A novel FNA biosensor based on a Cu-porphyrin (Cu-TCPP)/G-quadruplex-hemin nanocomposite was proposed by Ma et al. Cu-TCPP with peroxidase activity was synthesized using the surfactant-assisted method coupled with G-quadruplex-hemin DNAzyme for the purpose of catalyzing the reduction of H2O2. Furthermore, these two substances could be used to perform “biological barcode” signal amplification. At present, studies have shown that the concentration imbalance of H2O2 could be used as a biomarker in the current clinical medicine to detect myocardial infarction as well as atherosclerosis [156]. This method offered a new application idea for the detection of H2O2 in clinical medicine. Moreover, it solved the problems of high cost, long consumption time, and ease of interference in the traditional detection methods [157,158].

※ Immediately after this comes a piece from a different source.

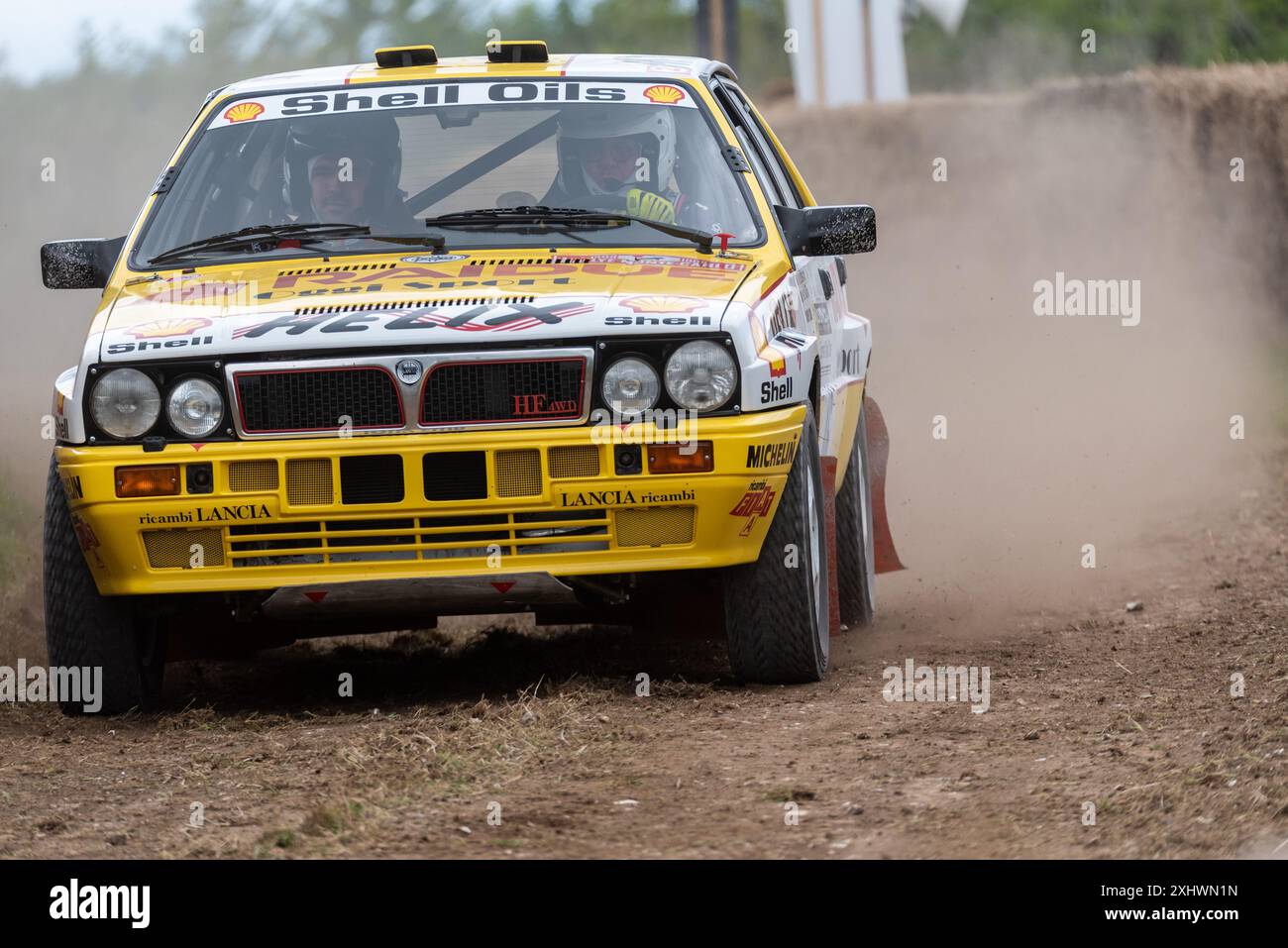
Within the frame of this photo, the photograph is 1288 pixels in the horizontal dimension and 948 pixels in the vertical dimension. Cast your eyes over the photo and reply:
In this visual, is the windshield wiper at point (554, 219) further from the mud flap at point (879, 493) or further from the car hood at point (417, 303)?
the mud flap at point (879, 493)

3.2.2. The Application of Metal Nanomaterials in Metal Mediators
Metal nanomaterials have certain advantages as mediators in some fields due to their excellent optical, electrical, and catalytic properties. Metal nanomaterials have been widely used in various sensors, which play an essential role in the fields of environmental detection, food safety, and nanomedicine [149,150,151]. Many of the recent studies on FNA biosensors have been focused on the use of metal nanomaterials as mediators. Metal nanomaterial mediators can enhance the accuracy and selectivity of the sensors. In addition, the morphology of metal nanomaterials is variable according to the needs of the application, thus allowing for an extended range of detection types [29,53,159].

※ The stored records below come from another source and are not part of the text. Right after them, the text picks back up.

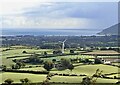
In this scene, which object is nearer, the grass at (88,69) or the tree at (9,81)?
the tree at (9,81)

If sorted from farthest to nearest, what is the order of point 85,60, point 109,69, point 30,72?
point 85,60
point 109,69
point 30,72

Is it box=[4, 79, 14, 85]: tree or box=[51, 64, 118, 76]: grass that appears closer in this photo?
box=[4, 79, 14, 85]: tree

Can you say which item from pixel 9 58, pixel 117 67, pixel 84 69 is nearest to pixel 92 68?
pixel 84 69

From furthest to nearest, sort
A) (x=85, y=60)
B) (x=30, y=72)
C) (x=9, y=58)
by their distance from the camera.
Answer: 1. (x=9, y=58)
2. (x=85, y=60)
3. (x=30, y=72)

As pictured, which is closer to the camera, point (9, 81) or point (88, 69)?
point (9, 81)

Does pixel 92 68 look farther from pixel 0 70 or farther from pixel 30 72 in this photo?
pixel 0 70

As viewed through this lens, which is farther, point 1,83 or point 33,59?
point 33,59

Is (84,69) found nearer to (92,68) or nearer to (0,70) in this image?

For instance, a complex (AS-T7) formed by silver nanoclusters (AgNCs), a scaffold sequence (AS), and a T-rich sequence (AT7) can efficiently detect organic mercury (CH3Hg+ and C2H5Hg+). In the absence of organic mercury, the reduced Ag+ combined with AS to form AS-templated AgNCs. This conjunction ensured that the fluorescence signal from AgNCs was effectively generated. When organic mercury CH3Hg+ and C2H5Hg+ were present, the organic mercury bound to AT7 and then quenched the fluorescence by means of photoinduced electron transfer (PET). Eventually, organic mercury could be effectively monitored by detecting the change in the fluorescence signal [53].

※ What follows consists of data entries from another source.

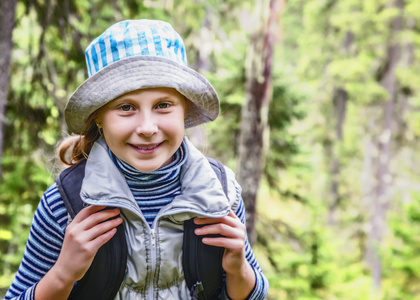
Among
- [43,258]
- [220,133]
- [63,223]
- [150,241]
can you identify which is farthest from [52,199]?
[220,133]

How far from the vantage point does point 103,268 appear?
1.48 m

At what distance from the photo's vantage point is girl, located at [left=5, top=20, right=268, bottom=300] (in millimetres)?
1448

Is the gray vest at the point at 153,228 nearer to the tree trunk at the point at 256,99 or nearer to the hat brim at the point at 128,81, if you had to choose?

In work performed by Lee’s group, aptamer-modified gold nanorods (GNRs) were introduced as mediators in FNA biosensors to optimize localized surface plasmon resonance (LSPR) in in situ sample analysis in order to pinpoint inaccuracies. They constructed an optical-fiber-based LSPR aptasensor for the detection of ochratoxin A (OTA). The GNRs bound OTA upon specific recognition of OTA by the aptamer. Meanwhile, the aptamer transformed from a single strand to a G-quadruplex (GQx) structure. The generation of GQx changed the local refractive index (RI) of GNRs, which resulted in a spectral red shift of the LSPR peak. This shift could be used to detect the OTA. A detection limit as low as 12.0 pM (3 S) was achieved for OTA in this work. Compared with the OTA detection method commonly used in the medical field, the FNA biosensor established by this paper possessed a more convenient usage and basically satisfied the limits of medical detection. Meanwhile, this paper presented a strategy for the rapid completion of in situ testing, which provided a more convenient testing concept for the current clinical medical testing of OTA [159].
Additionally, metallic nanomaterials such as Au nanoparticles (AuNs) were shown to be able to be used as mediators to construct highly sensitive signal probes for FNA biosensors. Functionalized porphyrin-based covalent-linked nanomaterial OAPs-Por (OAPs-Por/Thi@AuNPs-ssDNA) constructed by conjugating Thi, Au nanoparticles, and single-stranded DNA was used as a probe for the precise and responsive detection of uracil-DNA glycosylase (UDG). Subsequently, the probe was modified by hairpin DNA (hDNA) with four uracils. In the presence of UDG, it mediated the unfolding of the hDNA structure and generated single-stranded DNA hybridization with the probe. At the same time, Thi generated an electrochemical signal, which was amplified by OAPs-Por and used to detect UDG [29].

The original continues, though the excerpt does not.